The pilots who operate the drones are also local hunters and fishermen, accustomed to traveling hundreds of kilometers in harsh conditions.
“To do this, you need guys who are expert outdoors people, who understand the dangers of being in a remote place,” says Ejesiak, who adds that his team also carry licensed firearms in case they meet polar bears.
“The fact that we’re based in the middle of nowhere in the Arctic, doing world class stuff—I think that really speaks to the expertise that we have. We’re doing stuff that everybody else wants to do. That’s the magic mix.”
Nonstop innovation
Over the last two years, Arctic UAV has also expanded into underwater imaging for a research project by Fisheries and Oceans Canada. They bought a small boat and a new underwater robot that could explore deep waters. The new remotely operated underwater vehicle (ROV) could descend down to 305 meters in frigid waters.
Arctic UAV works with these robot manufacturers and offers them cold weather testing.
“Those types of partnerships are win-win for both companies. We get to try stuff with cool new tech, and they’re able to say that their equipment works in rugged Arctic waters,” Ejesiak explains.
Other surveyance projects include mapping a small harbour site for Pond Inlet (also known as Mittimatalik) a community located on northern Baffin Island in Nunavut.
Their maps captured the differences in height between two points. Using this data, the mapping software could estimate the material volume in a site. In other words, the map could estimate how much dirt and rocks there were to dig up before building began.
Arctic UAV also use field cameras rigged up with solar panels that take images at regular intervals. Ejesiak and his team control these systems from an old passenger bus they converted into a command centre.
Ejesiak is eager to keep tinkering and innovating with technology. He recently bought 3D printers to make full-colour models of their surveyed areas.
“We don’t want to be the best Indigenous drone company. We want to be the best drone company,” says Ejesiak.

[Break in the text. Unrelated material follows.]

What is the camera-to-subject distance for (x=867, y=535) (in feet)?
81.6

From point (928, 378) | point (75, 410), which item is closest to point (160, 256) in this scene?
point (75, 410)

“Tomorrow a competitor might show up and we have to be that much better. We need to have local trained folks, who understand our customers’ needs, delivering in extreme conditions.”
Looking to the future
Working with drones isn’t always smooth sailing. Factoring in the travel time and the tech issues, mistakes can be costly and frustrating. Ejesiak and his pilots have witnessed some spectacular crashes, though luckily never near people.
“We could easily drop $20,000 on a task that doesn’t work. That’s the cost of doing business for us. But that’s what we need to stay on top,” says Ejesiak.
Ejesiak also says that the financing from BDC changed the nature of his business by enabling them to have the cash flow to manage large projects.
“As a small business, you don’t want to run out of money. And when unexpected things happen, it’s really helpful for us to have capital. To be able to hire charter airplanes and to pay people and survive crashes and equipment crashes—it would have been impossible to do without support from BDC.”
Ejesiak believes the days of “fly-in folks”, or people coming north to just do work and leave, are over. Arctic UAV is a proudly local business.
“We want to use smaller systems that we can deploy in communities. We want to train local folks to fly those systems. We want quick deployment and instant imaging, and we want to create beautiful still image and videos that we can share with our communities.”